In this study, as a significantly downregulated gene, THBS1 might play an important part in the prognosis of septic shock through the PI3K–Akt signaling pathway. Mizuta et al. [31] suggested that activating the PI3K/Akt signaling pathway contributes to suppressing endothelial apoptosis, inhibits lung hemorrhage and edema, and improves murine survival. The morbidity and mortality caused by myocardial infarction might be decreased via the stimulation of the PI3K/Akt-dependent cascade [32]. It was revealed that suppressing inflammatory and antioxidant responses through the PI3K/Akt pathway might mitigate the effects of sepsis [33]. In this study, besides THBS1, DDIT4, TCL1A, and AREG might be biological markers in the prognosis of septic shock by acting via PI3K/Akt signaling pathway. Still, the role of THBS1 in the regulation of the PI3K–Akt signaling pathway in cancer is relatively well defined [34], but its role in sepsis remains to be determined.

Different metabolomic patterns might have a major impact on the development of novel diagnostic methods for the early diagnosis and prognosis of septic shock [35]. The heterogeneity between DEGs and the specific signaling pathways prompted us to select one gene to be used as a prognostic marker of the outcome.
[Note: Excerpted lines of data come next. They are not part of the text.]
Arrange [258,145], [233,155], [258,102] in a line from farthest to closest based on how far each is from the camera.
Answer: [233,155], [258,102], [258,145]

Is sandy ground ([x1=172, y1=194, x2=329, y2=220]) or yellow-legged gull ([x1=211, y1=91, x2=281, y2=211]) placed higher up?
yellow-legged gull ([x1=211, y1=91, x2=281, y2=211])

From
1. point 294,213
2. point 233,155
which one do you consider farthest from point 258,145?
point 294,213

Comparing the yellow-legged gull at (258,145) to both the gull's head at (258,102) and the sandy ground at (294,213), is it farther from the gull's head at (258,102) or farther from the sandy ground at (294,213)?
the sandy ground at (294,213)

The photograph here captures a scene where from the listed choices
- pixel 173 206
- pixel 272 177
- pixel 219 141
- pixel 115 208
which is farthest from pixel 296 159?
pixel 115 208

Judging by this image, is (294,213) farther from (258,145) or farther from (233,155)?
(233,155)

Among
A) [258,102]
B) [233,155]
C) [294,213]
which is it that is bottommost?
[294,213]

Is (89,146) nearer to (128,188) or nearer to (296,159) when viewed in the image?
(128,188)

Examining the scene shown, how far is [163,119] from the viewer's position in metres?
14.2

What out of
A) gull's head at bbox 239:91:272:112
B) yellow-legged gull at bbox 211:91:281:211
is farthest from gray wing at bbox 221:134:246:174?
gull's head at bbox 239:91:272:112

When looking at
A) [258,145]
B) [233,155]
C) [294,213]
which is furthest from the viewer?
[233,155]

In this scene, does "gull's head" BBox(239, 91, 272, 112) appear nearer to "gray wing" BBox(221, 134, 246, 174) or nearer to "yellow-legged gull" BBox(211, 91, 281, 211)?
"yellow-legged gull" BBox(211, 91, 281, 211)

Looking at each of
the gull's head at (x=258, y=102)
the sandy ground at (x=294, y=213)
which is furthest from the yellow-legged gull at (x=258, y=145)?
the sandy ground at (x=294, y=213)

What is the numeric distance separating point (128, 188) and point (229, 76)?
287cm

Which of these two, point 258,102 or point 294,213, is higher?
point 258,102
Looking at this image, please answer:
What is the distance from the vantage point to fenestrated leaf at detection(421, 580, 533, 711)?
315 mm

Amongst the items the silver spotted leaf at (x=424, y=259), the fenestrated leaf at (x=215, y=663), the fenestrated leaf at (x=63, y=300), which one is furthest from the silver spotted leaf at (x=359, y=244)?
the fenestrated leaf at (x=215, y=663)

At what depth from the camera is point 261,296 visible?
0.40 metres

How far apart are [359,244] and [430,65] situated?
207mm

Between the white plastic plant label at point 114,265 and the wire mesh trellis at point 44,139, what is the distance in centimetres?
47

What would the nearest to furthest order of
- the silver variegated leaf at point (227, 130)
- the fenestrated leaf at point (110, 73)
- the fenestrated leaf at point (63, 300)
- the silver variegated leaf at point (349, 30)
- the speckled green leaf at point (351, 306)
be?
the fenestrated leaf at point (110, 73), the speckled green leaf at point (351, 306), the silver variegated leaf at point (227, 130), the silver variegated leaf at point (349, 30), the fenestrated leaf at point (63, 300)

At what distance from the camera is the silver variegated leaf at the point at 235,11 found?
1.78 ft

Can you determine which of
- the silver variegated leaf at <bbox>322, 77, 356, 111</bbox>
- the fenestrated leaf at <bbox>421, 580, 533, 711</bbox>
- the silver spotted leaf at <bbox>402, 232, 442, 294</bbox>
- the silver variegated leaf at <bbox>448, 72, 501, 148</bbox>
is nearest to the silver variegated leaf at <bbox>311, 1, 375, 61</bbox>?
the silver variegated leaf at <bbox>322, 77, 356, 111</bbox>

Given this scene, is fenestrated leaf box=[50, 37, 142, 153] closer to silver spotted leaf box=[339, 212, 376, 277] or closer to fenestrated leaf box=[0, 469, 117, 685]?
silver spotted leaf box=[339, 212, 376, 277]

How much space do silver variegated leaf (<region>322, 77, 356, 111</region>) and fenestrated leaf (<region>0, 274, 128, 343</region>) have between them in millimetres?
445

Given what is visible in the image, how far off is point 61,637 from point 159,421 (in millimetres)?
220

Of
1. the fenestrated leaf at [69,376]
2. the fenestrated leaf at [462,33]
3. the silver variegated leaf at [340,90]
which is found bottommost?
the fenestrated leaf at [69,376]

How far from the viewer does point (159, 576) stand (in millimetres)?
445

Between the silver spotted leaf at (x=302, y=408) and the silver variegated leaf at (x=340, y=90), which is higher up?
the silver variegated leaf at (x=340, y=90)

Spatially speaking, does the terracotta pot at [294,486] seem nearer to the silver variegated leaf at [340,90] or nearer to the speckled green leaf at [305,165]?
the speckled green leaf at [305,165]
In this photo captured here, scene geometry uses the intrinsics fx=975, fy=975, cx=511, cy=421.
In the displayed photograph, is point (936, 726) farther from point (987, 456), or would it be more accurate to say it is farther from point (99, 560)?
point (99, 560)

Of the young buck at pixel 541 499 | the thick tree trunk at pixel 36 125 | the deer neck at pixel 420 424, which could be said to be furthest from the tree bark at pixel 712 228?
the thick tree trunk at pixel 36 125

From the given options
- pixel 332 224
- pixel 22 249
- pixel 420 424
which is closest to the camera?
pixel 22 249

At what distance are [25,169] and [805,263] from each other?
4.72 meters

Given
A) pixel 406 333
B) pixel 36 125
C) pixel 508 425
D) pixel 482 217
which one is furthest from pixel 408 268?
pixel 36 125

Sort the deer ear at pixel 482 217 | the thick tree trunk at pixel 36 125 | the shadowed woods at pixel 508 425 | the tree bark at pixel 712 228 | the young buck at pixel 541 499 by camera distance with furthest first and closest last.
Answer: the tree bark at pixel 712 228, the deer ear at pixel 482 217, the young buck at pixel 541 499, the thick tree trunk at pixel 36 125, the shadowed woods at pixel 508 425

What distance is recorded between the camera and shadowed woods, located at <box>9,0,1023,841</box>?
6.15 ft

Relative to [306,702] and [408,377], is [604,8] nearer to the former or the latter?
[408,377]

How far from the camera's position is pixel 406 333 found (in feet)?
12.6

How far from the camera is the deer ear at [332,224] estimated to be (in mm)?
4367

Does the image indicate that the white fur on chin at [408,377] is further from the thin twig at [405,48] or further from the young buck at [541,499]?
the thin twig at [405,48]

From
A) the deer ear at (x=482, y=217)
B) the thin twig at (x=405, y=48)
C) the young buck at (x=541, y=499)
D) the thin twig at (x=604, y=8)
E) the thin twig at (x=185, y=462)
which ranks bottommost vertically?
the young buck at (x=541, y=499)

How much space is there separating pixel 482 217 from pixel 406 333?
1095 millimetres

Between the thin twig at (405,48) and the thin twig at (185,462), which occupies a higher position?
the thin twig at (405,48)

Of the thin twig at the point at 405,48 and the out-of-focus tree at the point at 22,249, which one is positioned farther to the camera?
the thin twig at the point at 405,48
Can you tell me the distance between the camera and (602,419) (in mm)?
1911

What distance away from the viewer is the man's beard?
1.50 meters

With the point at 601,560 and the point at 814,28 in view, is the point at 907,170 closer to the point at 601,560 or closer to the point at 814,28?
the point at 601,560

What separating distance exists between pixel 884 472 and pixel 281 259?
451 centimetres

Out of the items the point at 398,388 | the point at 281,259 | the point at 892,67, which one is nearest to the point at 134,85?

In this study, prognostic cutoff concentrations for predicting the outcome were selected using a ROC curve analysis.

The potential limitations of our study should be considered. The datasets we used were obtained from a public database. This dataset only included data about septic shock from pneumopathies. All results were obtained using bioinformatics. Future studies are currently being designed for examining the exact roles of MME and THBS1 in the renin-angiotensin system and PI3K/Akt signaling pathways in septic shock from pneumopathies. Further experiments are needed to verify the results of this study and expand the generalizability to septic shock from other sources.

Conclusion

In summary, the upregulation of MME and its role in the renin-angiotensin system pathway and the downregulation of THBS1 and its role in the PI3K–Akt signaling pathway might have important implications for the early diagnosis and prognosis of septic shock from pneumopathies. This study suggests that the molecular typing of septic shock could reveal diagnostic, prognostic, and therapeutic biomarkers for patients with septic shock, allowing early diagnosis and management. Still, the biomarkers need to be refined, and prognosis models need to be built.